=== Document excerpt ===
Year-to-date, battery-electric vehicle (BEV) registrations have already surpassed the entire 2024 total, with market share surging to 22.4%.
To fuel this transition, the government has launched a new £650 million Electric Car Grant (ECG) to make new EVs more affordable.
However, if you’re thinking about getting an EV in the coming months, this good news needs to be considered alongside a further question: “How, where, and how cheaply can I recharge?”

It’s one thing to go green with an electric vehicle more cheaply via the grant, but you also need to work out how much it’s going to cost to run the EV over time.
This article cuts through the confusion, explains the new grants available in 2025 and 2026, and reveals why the smartest investment isn’t just the car, but also an integrated home energy system.
A Tale of Two Grants: Clarifying the 2025 Incentives
The first point of confusion for many is that there are two major government grants active, and they serve very different purposes.
=== Supplied information ===
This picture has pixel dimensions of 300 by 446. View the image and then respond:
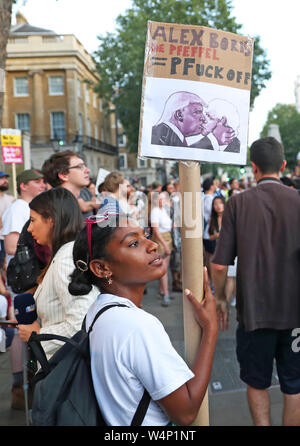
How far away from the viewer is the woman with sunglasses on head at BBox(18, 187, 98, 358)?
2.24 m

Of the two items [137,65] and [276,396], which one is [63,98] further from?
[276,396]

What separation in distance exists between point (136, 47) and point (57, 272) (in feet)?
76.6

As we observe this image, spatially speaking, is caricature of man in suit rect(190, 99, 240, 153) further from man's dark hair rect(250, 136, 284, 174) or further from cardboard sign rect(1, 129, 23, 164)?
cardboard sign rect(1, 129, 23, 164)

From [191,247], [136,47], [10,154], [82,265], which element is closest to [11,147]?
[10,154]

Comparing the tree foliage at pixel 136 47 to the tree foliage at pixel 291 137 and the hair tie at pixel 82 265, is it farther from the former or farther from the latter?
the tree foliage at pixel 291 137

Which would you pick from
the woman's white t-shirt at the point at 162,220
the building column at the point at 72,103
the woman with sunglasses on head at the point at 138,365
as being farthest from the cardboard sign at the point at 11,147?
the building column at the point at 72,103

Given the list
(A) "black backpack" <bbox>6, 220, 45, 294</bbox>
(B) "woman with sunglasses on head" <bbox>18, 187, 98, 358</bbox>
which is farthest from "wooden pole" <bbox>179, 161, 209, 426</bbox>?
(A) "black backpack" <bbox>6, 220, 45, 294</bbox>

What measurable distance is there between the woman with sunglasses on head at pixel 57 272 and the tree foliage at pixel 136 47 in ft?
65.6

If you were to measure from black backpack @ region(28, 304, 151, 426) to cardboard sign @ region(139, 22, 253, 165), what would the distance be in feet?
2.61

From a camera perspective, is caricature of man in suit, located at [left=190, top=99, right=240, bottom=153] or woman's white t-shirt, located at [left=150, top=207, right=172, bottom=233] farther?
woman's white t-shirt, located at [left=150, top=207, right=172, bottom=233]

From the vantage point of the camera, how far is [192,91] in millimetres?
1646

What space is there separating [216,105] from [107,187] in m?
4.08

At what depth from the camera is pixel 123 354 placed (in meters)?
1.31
===
=== Supplied information ===
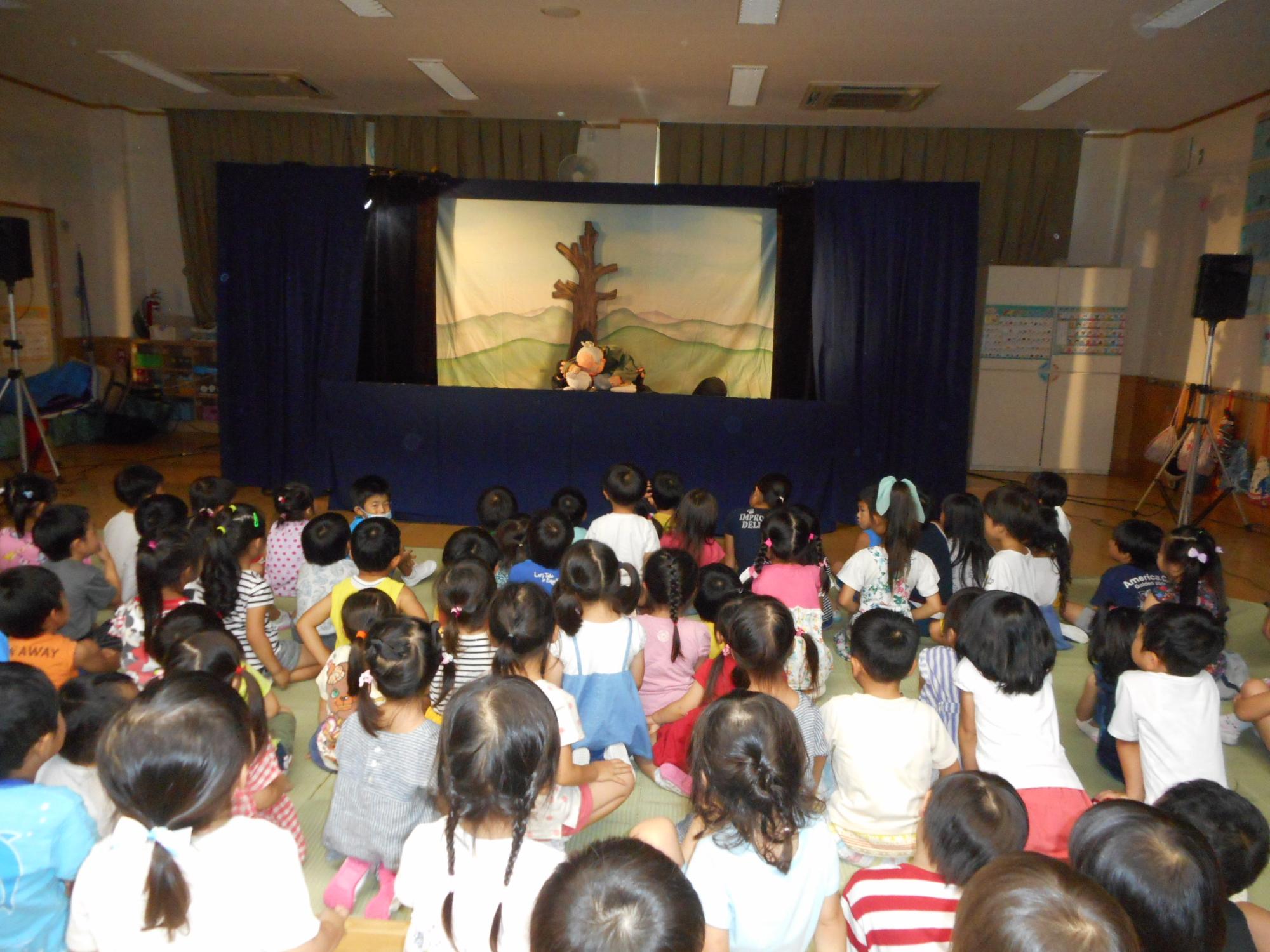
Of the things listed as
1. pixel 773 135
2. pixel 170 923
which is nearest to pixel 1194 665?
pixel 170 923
===
Goals:
A: Answer these questions from the article on electric vehicle grants:
(i) What market share have battery-electric vehicle registrations reached?
(ii) How much money is behind the new Electric Car Grant?
(iii) How many major government grants does the article say are active?
B: Carry on the article on electric vehicle grants from its final sentence.

Responses per task:
A:
(i) 22.4%
(ii) £650 million
(iii) Two

B:
THE ELECTRIC CAR GRANT (ECG): TO BUY THE CAR
This is the new headline-grabbing incentive. Launched on 16 July 2025, this £650 million fund is designed to make the initial purchase of an EV cheaper.
- What is it? A two-tier discount applied automatically by the dealer. There is no paperwork for you to do.
- Who qualifies? Any individual or business buying an eligible new electric car with a list price at or under £37,000.
- How much is it?
• Band 1: £3,750. This is for a very small number of vehicles that meet extremely strict new sustainability and low-carbon production criteria. As of late 2025, only a handful of models, like the new Citroen e-C5 Aircross (Long Range), Ford E-Tourneo Courier and Ford Puma Gen-E qualify.
• Band 2: £1,500. This is the grant that the vast majority of eligible cars (at least 29 models at time of writing) fall into.
For most people, this is a £1,500 discount on a new EV, running until the 2028–29 financial year. The government keeps an updated list of all eligible cars.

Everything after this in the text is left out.